A recent investigation aired on the PBS NewsHour found at least two incidents of sexual harassment in Montana within the U.S. Forest Service, Daines said.
“I am distraught and angered that this happened in Montanans’ own backyard. That’s why I am planning a Senate hearing,” Daines said. “Strong leaders are needed to change the culture of the organization and I believe Mr. Tooke’s resignation was the right decision.”
Daines is chairman of the Senate Agriculture Subcommittee on Conservation, Forestry, and Natural Resources; a member of the Senate Appropriations Subcommittee on Interior, Environment, and Related Agencies; the Senate Committee on Energy and Natural Resources; and the Senate Committee on Homeland Security and Governmental Affairs’ Permanent Subcommittee on Investigations.
Those committees have had jurisdiction over land management agencies and harassment in the federal workforce, he said.
“I plan to use every tool to ensure all bad actors are held accountable,” Daines said.
On March 1, during a Senate Homeland Security and Governmental Affairs Committee hearing, Daines said he urged the Office of Personnel Management to take steps to expedite the termination process for federal employees who have engaged in harassment, including sexual harassment.
Tooke stepped down Wednesday after an investigation was launched into sexual misconduct allegations against him, the Associated Press said.
A Forest Service spokesman on Thursday confirmed Tooke’s sudden retirement just seven months after he took over an agency that has been rocked over the past two years by reports of rampant sexual harassment, according to AP.
In a Wednesday night email to Forest Service employees, Tooke said he had cooperated with the investigation. He did not directly deny the allegations but said he “cannot combat every inaccuracy that is reported.”
The Forest Service oversees 154 national forests and 20 grasslands in 43 states and Puerto Rico.
Tooke sent an email to all Forest Service employees Wednesday afternoon. In it, he referenced news reports about women who told of being sexually harassed.
“In some of these news reports, you may have seen references to my own behavior in the past,” Tooke wrote. “This naturally raised questions about my record and prompted an investigation, which I requested and fully support, and with which I have cooperated. I have been forthright during the review, but I cannot combat every inaccuracy that is reported in the news media.”
He said he must think about what is best for his family.
“Therefore, I have decided that what is needed right now is for me to step down as Forest Service Chief and make way for a new leader that can ensure future success for all employees and the agency,” Tooke said.
Before he was sworn in as the Forest Service chief, Tooke was most recently regional forester for the agency’s Southern Region.

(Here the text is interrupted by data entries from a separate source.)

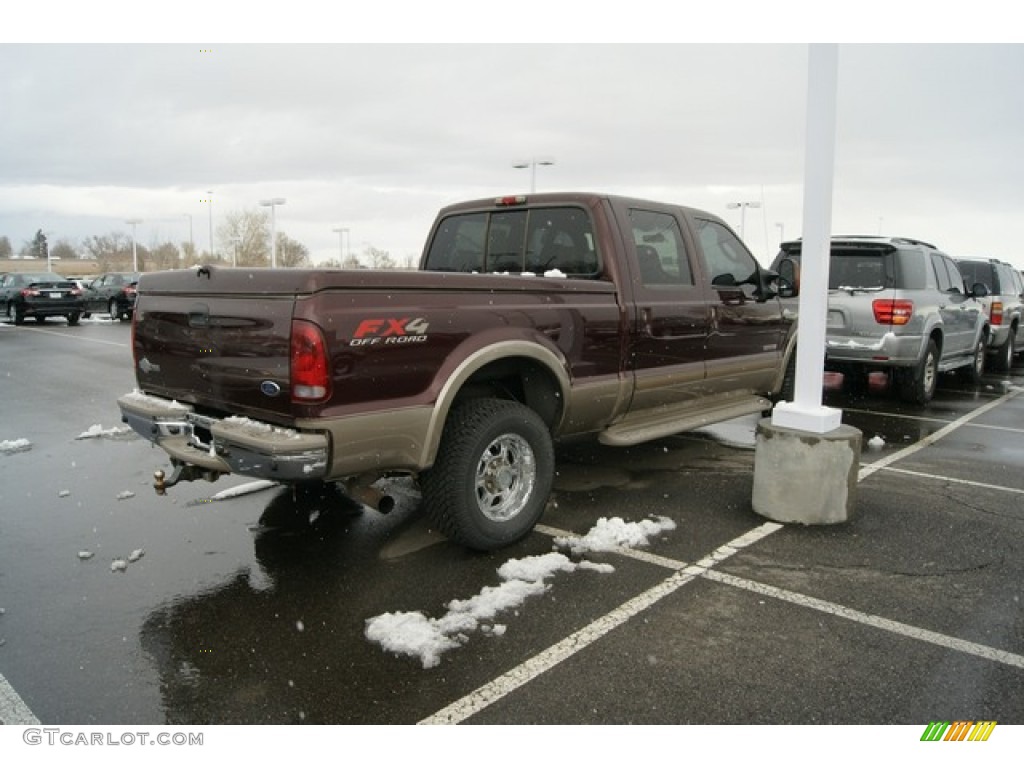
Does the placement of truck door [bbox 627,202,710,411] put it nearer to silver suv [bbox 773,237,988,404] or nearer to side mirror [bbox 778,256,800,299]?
side mirror [bbox 778,256,800,299]

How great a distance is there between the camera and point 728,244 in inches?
253

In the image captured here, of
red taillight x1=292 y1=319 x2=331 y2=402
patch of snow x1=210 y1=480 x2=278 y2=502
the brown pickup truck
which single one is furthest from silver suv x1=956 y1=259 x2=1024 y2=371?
red taillight x1=292 y1=319 x2=331 y2=402

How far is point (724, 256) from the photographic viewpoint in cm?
632

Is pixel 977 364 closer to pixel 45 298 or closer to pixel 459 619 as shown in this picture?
pixel 459 619

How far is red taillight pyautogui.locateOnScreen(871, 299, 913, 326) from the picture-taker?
8.51 metres

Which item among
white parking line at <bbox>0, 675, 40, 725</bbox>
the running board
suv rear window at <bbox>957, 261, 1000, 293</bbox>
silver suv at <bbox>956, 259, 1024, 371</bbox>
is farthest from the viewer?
suv rear window at <bbox>957, 261, 1000, 293</bbox>

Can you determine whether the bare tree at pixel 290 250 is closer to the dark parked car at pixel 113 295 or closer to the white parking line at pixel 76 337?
the dark parked car at pixel 113 295

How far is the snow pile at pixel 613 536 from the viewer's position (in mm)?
4406

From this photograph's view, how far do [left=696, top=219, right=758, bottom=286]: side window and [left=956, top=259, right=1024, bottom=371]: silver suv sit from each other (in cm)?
815

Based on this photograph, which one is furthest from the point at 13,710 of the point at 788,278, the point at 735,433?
the point at 735,433

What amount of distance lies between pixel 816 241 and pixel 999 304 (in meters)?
9.95

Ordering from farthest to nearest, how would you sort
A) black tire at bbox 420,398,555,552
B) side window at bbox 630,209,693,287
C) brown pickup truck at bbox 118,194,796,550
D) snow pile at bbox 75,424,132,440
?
snow pile at bbox 75,424,132,440 < side window at bbox 630,209,693,287 < black tire at bbox 420,398,555,552 < brown pickup truck at bbox 118,194,796,550

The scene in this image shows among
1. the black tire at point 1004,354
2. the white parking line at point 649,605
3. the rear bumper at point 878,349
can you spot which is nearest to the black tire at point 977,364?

Missoula-based Region 1, the Northern Region, headed by Regional Forester Leanne Marten, has 2,500 employees and encompasses 25 million acres.
It is made up of 12 national forests in northeastern Washington, northern Idaho, and Montana including Helena-Lewis and Clark National Forest based in Great Falls and Helena. Ten of the forests are located in Montana.
Region 1 Spokesman David Smith said employees were notified about Tooke’s resignation Wednesday afternoon.
“Harassment in any form — and this is not about the chief, it’s about our agency and our employees — is something none of us can be OK with,” Smith said. “We have been working very hard to create an environment where that doesn’t exist and there’s a lot more work to be done.”